Entries shown =>
>> Begin

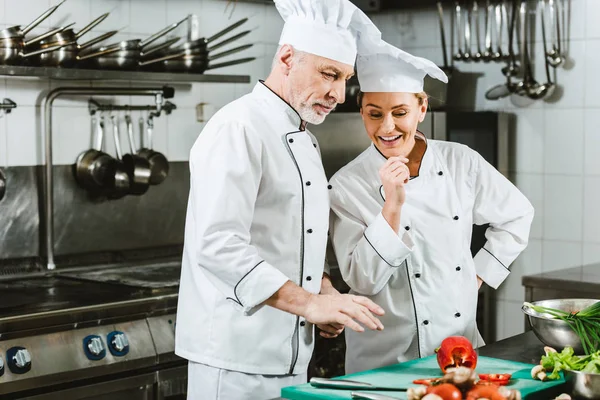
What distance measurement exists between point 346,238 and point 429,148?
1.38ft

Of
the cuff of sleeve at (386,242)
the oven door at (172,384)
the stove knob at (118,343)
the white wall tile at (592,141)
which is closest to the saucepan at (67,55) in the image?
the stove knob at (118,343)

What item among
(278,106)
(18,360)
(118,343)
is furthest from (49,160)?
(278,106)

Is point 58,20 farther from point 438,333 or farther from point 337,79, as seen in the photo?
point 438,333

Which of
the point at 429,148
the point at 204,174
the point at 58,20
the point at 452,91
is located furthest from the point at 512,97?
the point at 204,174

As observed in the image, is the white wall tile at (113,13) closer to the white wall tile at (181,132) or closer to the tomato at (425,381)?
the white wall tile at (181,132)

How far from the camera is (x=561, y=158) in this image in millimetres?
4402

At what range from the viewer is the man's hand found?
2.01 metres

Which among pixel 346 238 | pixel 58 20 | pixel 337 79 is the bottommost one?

>> End
>> Begin

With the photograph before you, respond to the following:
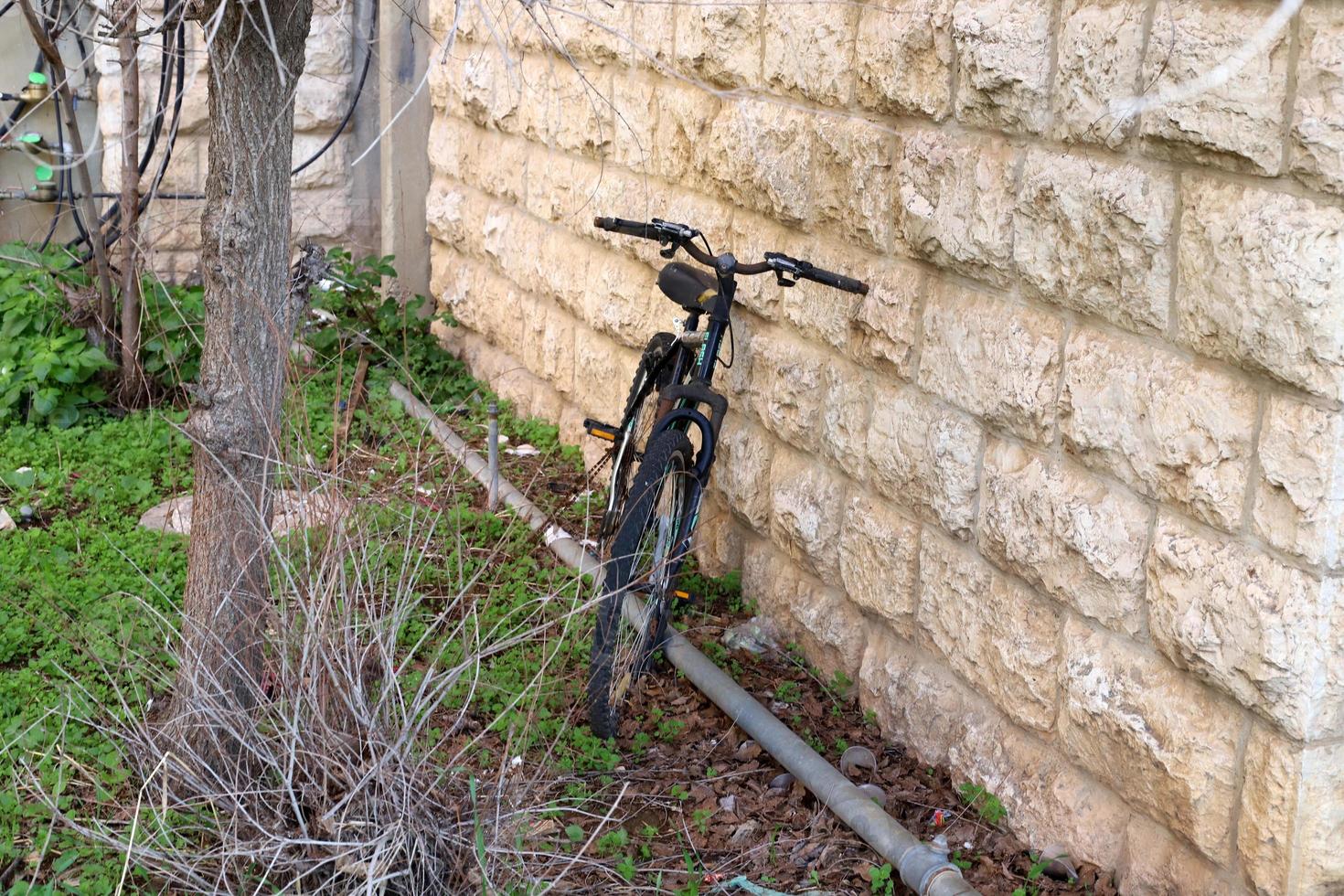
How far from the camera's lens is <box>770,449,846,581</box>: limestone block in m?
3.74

>> End

Your task => Can you reproduce, character for character, the data between the line holding "What distance measurement" and the line holding "Which among pixel", inclusive?

Problem solution =>
What distance measurement exists between point 346,238 and point 429,148?
1.38ft

Of
the cuff of sleeve at (386,242)
the oven door at (172,384)
the stove knob at (118,343)
the white wall tile at (592,141)
which is closest to the saucepan at (67,55) in the image?
the stove knob at (118,343)

What item among
(278,106)
(18,360)
(118,343)
is furthest from (49,160)?
(278,106)

Is point 58,20 farther from point 438,333 or farther from point 337,79, as seen in the photo?
point 438,333

Which of
the point at 429,148
the point at 204,174
the point at 58,20
the point at 452,91
is located furthest from the point at 512,97?
the point at 204,174

As observed in the image, is the white wall tile at (113,13) closer to the white wall tile at (181,132) or closer to the tomato at (425,381)?
the white wall tile at (181,132)

How far from the camera is (x=561, y=158) in this image in millimetres?
4402

At what range from the viewer is the man's hand found?
2.01 metres

Which among pixel 346 238 | pixel 58 20 | pixel 337 79 is the bottommost one?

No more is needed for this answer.